When Scott Hoover bought a $5 scratch-off ticket in Virginia called "Beginner's Luck" last summer, he carefully studied the odds. Even though he figured his chances of winning were a long shot, he felt the odds were reasonable.
Hoover, a business professor at Washington and Lee University in Virginia, wasn't surprised when his tickets didn't bring him the $75,000 grand prize, but he was shocked to learn the top prize had been awarded before he bought the ticket.
"I felt duped into buying these things," Hoover said.
He discovered the Virginia State Lottery was continuing to sell tickets for games in which the top prizes were no longer available. Public records showed that someone had already won the top prize one month before Hoover played. He is now suing the state of Virginia for breach of contract.
The mind boggles. You really have to be an academic to not understand the concept of "scratch off" lottery games. All you have to do is think about it for 10 seconds to realize even before the top prize has been awarded you can buy tickets that have "no chance." For example, you may never visit the town the tickets is randomly shipped to, or you may never visit the particular store selling the top prize. Therefore, all of the tickets you buy have "no chance" to win the top prize.

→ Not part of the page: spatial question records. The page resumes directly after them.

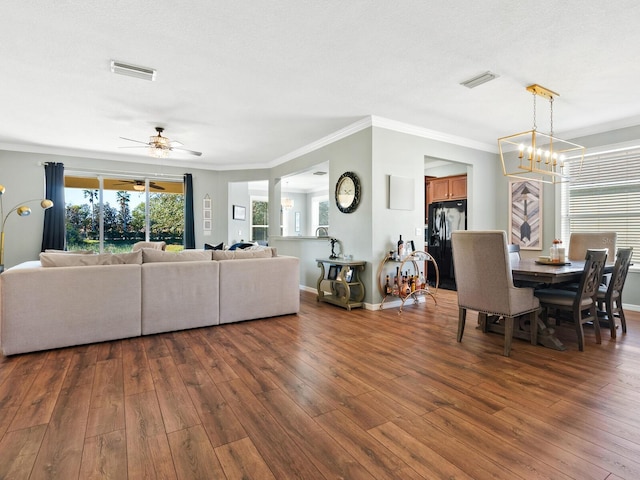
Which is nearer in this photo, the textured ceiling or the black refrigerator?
the textured ceiling

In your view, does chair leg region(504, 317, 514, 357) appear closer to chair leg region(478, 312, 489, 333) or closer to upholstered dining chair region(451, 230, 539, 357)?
upholstered dining chair region(451, 230, 539, 357)

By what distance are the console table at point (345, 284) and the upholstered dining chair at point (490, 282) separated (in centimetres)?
161

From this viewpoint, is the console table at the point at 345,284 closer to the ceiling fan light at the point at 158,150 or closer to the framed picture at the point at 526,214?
the ceiling fan light at the point at 158,150

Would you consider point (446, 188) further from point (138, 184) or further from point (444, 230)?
point (138, 184)

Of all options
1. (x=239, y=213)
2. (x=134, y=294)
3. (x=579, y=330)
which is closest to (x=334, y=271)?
(x=134, y=294)

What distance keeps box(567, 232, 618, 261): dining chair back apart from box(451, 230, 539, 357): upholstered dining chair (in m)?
1.78

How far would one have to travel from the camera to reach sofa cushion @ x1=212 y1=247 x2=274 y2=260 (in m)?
3.89

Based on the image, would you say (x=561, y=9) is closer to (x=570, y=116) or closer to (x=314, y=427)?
(x=570, y=116)

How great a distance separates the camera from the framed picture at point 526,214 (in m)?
5.40

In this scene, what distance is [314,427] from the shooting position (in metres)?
1.76

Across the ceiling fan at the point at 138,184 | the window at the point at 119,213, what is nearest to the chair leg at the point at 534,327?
the window at the point at 119,213

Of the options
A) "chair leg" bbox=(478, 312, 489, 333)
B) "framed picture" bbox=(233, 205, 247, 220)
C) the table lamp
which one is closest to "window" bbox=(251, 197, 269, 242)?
"framed picture" bbox=(233, 205, 247, 220)

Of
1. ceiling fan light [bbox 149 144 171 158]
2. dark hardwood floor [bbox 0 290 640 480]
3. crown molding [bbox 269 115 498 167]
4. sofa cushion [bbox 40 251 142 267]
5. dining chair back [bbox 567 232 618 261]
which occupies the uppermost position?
crown molding [bbox 269 115 498 167]

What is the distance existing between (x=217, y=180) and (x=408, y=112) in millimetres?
4920
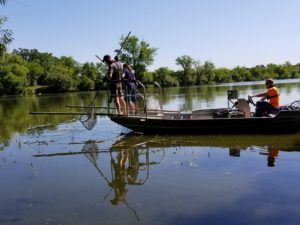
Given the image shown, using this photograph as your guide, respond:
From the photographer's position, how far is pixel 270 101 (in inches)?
527

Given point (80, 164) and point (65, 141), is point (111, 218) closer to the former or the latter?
point (80, 164)

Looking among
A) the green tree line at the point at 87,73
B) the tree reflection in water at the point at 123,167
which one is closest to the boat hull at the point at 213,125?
the tree reflection in water at the point at 123,167

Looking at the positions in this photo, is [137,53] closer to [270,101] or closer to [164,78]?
[164,78]

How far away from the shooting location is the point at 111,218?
612cm

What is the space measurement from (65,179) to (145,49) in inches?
3490

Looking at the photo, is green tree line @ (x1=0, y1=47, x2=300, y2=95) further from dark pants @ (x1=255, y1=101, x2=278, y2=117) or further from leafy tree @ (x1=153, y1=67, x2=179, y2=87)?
dark pants @ (x1=255, y1=101, x2=278, y2=117)


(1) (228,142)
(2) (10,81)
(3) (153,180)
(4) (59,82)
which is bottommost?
(3) (153,180)

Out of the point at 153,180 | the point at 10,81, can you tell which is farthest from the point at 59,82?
the point at 153,180

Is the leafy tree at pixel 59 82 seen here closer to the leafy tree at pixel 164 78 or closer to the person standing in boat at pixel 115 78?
the leafy tree at pixel 164 78

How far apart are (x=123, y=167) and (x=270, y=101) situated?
251 inches

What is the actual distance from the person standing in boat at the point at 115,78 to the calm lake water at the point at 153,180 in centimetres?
145

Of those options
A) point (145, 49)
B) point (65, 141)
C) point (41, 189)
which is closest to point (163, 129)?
point (65, 141)

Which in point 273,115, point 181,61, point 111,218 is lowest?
point 111,218

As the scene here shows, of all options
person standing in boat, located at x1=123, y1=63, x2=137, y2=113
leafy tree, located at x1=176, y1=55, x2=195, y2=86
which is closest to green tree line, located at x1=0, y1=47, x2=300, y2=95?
leafy tree, located at x1=176, y1=55, x2=195, y2=86
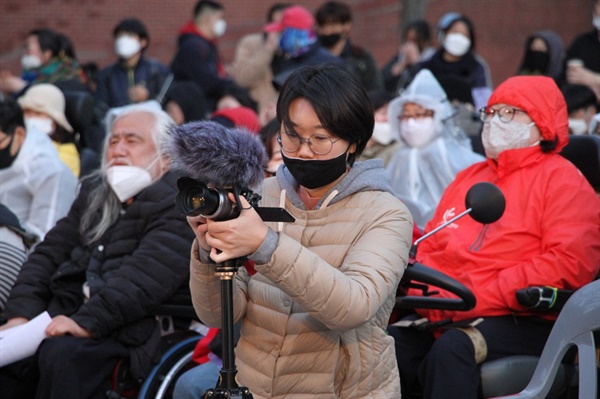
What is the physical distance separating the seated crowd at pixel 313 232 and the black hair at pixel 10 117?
0.01 meters

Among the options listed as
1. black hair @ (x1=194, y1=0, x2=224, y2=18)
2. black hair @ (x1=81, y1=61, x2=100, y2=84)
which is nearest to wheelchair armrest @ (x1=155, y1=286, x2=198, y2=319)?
black hair @ (x1=194, y1=0, x2=224, y2=18)

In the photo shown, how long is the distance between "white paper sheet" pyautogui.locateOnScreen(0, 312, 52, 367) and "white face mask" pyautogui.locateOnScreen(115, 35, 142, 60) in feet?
19.9

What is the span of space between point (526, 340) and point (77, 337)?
2.19 metres

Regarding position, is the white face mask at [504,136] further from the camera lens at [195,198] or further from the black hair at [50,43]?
the black hair at [50,43]

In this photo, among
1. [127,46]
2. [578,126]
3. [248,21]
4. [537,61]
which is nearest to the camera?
[578,126]

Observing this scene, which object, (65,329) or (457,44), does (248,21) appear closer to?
(457,44)

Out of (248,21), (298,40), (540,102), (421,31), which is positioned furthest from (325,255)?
→ (248,21)

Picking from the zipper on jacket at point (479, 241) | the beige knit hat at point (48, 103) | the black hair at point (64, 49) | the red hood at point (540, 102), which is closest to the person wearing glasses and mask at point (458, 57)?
the beige knit hat at point (48, 103)

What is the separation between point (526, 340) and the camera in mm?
4312

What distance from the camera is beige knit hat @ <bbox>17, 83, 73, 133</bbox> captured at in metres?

Somebody with a PhD in Business needs this explained to them? Really? (There goes Washington & Lee off the list of schools I'd willing send my children.)
Of course I'd feel better if the story also contained a regular person style "voice of sanity" perspective. No such luck.
In New Jersey, tickets for the "$1,000,000 Explosion" scratch-off game were still on sale last week, even though the million-dollar grand prize was already awarded.
Lottery ticket buyers outside a New Jersey convenience store were stunned to hear the news.
"Oh really? I didn't know that," one shopper told CNN. Another added, "That's just not right."
I forget....how many generations of imbeciles was enough?